→ Required work
A. Repeat the textbook article word for word, beginning at the words "In a survey" and stopping after "or buying online.".
B. According to the textbook article, on which websites did most RCC students in the survey say they bought their textbooks cheaper?
-- Reading text follows --
Not again (Allison Perez | Interim Photo Editor)

By Javier Cabrera | Editor in Chief

While students are returning back to Riverside City College from their winter break, many students are wondering how much their textbooks will be this semester and where they will be getting their textbooks.

One option that students chose is the Bookstore on campus because the textbooks are available immediately and the textbooks are the specific ones that each instructor has assigned for his or her classes.

But after paying off tuition fees, a parking permit and waiting for financial aid to arrive, many students are unable to  purchase their textbooks at the Bookstore, so they explore other routes such as renting their textbooks from online websites.

“I’ll buy older books, if possible, and rent if I have to have the newest editon,” David Doria said.

In a survey conducted by Viewpoints on its Facebook fan page, RCC students agreed with Doria and they do similar actions with acquiring their textbooks via renting or buying online.

In the survey most of the RCC students said they bought their textbooks cheaper on websites like Amazon, Ebay, Half.com and Craigslist.
-- Reading text concluded --
-- Provided material follows --
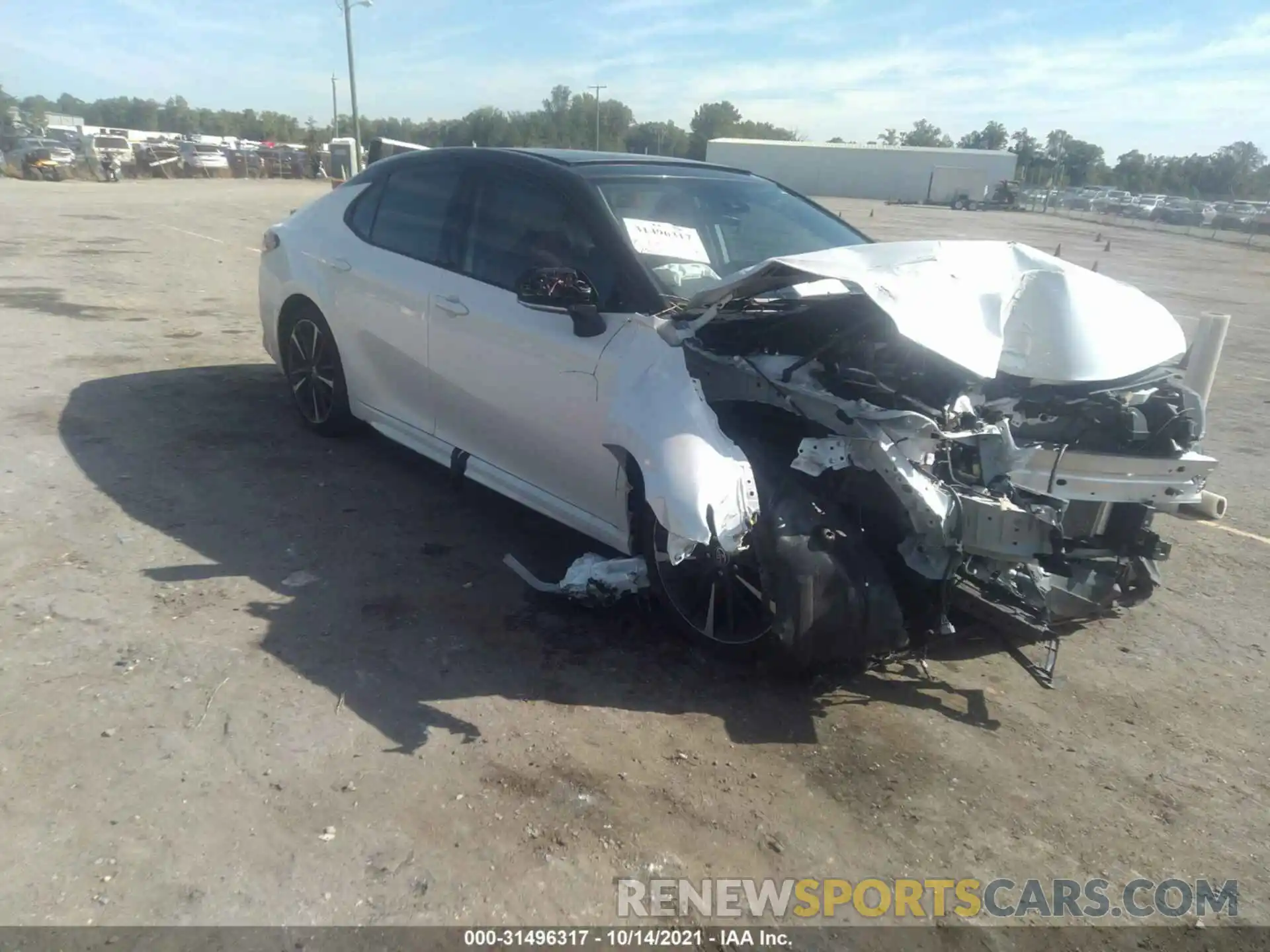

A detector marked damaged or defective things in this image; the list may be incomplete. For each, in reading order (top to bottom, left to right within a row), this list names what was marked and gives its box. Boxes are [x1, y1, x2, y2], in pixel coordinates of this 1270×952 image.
-- Provided material concluded --
→ Answers by task
A.
In a survey conducted by Viewpoints on its Facebook fan page, RCC students agreed with Doria and they do similar actions with acquiring their textbooks via renting or buying online.

B. Amazon, Ebay, Half.com and Craigslist.